• [TASK STATEMENT] From the line with "Out of point" through the final line, please write out the listing exactly, including both of those lines.

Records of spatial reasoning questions
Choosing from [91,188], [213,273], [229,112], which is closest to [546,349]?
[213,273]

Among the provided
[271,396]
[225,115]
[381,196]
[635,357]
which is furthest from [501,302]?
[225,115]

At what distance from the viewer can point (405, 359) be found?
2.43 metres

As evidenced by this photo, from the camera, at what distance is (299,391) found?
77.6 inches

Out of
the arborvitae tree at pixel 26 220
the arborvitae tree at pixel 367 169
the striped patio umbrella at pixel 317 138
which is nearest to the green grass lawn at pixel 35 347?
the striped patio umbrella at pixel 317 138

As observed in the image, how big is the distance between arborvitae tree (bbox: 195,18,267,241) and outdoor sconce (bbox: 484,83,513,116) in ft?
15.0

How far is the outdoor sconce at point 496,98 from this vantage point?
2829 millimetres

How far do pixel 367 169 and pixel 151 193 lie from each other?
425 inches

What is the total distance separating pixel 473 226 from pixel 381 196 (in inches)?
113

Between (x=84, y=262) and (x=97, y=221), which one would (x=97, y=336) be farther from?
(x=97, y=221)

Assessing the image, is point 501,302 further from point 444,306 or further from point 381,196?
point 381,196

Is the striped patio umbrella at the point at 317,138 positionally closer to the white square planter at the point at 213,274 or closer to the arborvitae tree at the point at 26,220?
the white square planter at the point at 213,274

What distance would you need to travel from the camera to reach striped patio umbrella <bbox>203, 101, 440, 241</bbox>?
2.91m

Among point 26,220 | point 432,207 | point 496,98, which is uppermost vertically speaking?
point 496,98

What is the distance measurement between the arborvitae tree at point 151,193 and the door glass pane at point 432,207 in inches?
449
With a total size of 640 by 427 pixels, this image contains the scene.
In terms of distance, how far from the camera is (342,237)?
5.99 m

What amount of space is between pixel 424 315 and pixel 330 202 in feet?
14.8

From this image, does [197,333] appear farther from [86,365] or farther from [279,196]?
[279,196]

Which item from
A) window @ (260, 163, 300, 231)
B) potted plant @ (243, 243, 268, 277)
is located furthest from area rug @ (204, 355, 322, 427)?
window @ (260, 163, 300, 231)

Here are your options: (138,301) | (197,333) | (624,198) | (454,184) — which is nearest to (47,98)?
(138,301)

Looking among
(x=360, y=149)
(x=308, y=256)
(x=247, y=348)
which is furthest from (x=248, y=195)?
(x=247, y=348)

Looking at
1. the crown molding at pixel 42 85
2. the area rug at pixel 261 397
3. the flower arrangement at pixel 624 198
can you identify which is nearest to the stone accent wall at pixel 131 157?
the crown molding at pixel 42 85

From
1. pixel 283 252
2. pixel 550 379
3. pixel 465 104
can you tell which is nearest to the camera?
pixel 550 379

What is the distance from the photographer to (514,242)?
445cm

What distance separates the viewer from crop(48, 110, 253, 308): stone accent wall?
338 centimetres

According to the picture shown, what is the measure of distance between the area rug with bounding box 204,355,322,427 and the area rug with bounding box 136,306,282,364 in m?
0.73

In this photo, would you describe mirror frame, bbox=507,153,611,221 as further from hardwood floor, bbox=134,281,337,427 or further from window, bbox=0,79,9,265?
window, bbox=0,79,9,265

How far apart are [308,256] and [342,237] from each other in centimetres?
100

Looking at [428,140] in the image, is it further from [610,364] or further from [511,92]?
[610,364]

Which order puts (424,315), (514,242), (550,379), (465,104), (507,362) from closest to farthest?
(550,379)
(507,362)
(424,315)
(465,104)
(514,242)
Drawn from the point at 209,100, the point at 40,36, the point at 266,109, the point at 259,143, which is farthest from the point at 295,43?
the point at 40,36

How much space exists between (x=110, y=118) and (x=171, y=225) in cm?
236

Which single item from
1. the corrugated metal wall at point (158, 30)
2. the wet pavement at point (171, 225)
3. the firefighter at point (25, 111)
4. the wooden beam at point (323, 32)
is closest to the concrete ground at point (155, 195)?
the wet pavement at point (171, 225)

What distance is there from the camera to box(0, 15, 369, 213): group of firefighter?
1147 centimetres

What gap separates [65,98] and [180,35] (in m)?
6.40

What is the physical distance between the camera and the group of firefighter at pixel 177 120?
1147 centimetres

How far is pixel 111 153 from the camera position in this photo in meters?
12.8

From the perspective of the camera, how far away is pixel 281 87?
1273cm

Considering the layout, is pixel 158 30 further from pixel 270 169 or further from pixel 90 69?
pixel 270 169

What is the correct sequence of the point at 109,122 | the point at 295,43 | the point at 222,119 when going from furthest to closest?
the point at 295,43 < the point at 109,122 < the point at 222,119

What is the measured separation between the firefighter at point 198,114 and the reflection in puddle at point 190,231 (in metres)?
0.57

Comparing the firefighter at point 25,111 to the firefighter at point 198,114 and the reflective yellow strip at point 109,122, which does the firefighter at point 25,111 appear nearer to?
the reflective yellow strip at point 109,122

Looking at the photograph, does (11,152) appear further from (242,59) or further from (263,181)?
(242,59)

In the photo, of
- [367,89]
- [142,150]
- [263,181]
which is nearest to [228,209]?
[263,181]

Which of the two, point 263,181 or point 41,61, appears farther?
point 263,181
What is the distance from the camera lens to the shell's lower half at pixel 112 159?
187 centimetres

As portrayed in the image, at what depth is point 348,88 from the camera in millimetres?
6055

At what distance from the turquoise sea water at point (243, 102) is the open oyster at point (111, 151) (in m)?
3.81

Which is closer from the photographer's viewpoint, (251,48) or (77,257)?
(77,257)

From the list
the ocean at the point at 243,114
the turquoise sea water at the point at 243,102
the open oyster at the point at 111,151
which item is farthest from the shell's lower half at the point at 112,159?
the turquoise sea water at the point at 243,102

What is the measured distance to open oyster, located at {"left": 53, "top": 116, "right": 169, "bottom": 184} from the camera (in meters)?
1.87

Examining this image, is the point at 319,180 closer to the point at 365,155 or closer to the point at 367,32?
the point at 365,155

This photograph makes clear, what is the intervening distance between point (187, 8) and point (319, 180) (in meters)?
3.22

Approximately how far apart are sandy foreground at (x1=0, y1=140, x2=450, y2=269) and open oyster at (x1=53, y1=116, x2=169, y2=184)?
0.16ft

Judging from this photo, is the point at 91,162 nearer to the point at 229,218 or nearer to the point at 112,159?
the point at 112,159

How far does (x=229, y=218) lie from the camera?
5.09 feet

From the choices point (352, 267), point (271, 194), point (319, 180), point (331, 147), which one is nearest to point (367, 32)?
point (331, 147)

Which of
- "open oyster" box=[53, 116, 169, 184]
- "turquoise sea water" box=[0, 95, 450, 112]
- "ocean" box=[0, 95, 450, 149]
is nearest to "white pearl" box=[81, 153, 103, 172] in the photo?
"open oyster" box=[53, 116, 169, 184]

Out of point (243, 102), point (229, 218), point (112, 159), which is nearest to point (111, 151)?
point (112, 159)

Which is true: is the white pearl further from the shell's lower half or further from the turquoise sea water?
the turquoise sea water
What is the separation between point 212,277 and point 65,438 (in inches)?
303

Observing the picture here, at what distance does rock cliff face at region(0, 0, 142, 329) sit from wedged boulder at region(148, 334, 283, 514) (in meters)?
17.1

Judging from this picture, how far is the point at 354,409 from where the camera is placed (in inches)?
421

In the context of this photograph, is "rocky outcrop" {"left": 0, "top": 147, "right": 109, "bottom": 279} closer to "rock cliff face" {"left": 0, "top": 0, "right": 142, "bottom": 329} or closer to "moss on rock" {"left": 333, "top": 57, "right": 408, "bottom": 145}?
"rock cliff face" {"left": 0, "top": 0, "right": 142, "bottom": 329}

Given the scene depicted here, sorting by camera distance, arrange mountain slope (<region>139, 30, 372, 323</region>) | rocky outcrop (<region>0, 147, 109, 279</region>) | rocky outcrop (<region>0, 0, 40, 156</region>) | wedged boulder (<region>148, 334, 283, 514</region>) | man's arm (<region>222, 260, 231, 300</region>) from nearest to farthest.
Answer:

• [ANSWER TO THIS PROBLEM]
Out of point (243, 102), point (229, 218), point (112, 159), which is nearest to point (111, 151)?
point (112, 159)

Which is true: is the white pearl further from the shell's lower half or further from the turquoise sea water?
the turquoise sea water
What is the separation between point 212,277 and point 65,438 (in inches)?
303

Observing the picture here, at what distance does rock cliff face at region(0, 0, 142, 329) sit from wedged boulder at region(148, 334, 283, 514) (in meters)?
17.1

Judging from this picture, how far is the point at 354,409 from where the camera is placed (in inches)?
421

In the context of this photograph, is "rocky outcrop" {"left": 0, "top": 147, "right": 109, "bottom": 279} closer to "rock cliff face" {"left": 0, "top": 0, "right": 142, "bottom": 329} or closer to "moss on rock" {"left": 333, "top": 57, "right": 408, "bottom": 145}?
"rock cliff face" {"left": 0, "top": 0, "right": 142, "bottom": 329}

Given the scene depicted here, sorting by camera distance, arrange mountain slope (<region>139, 30, 372, 323</region>) | rocky outcrop (<region>0, 147, 109, 279</region>) | rocky outcrop (<region>0, 0, 40, 156</region>) | wedged boulder (<region>148, 334, 283, 514</region>) | man's arm (<region>222, 260, 231, 300</region>) from nearest to farthest.
Answer:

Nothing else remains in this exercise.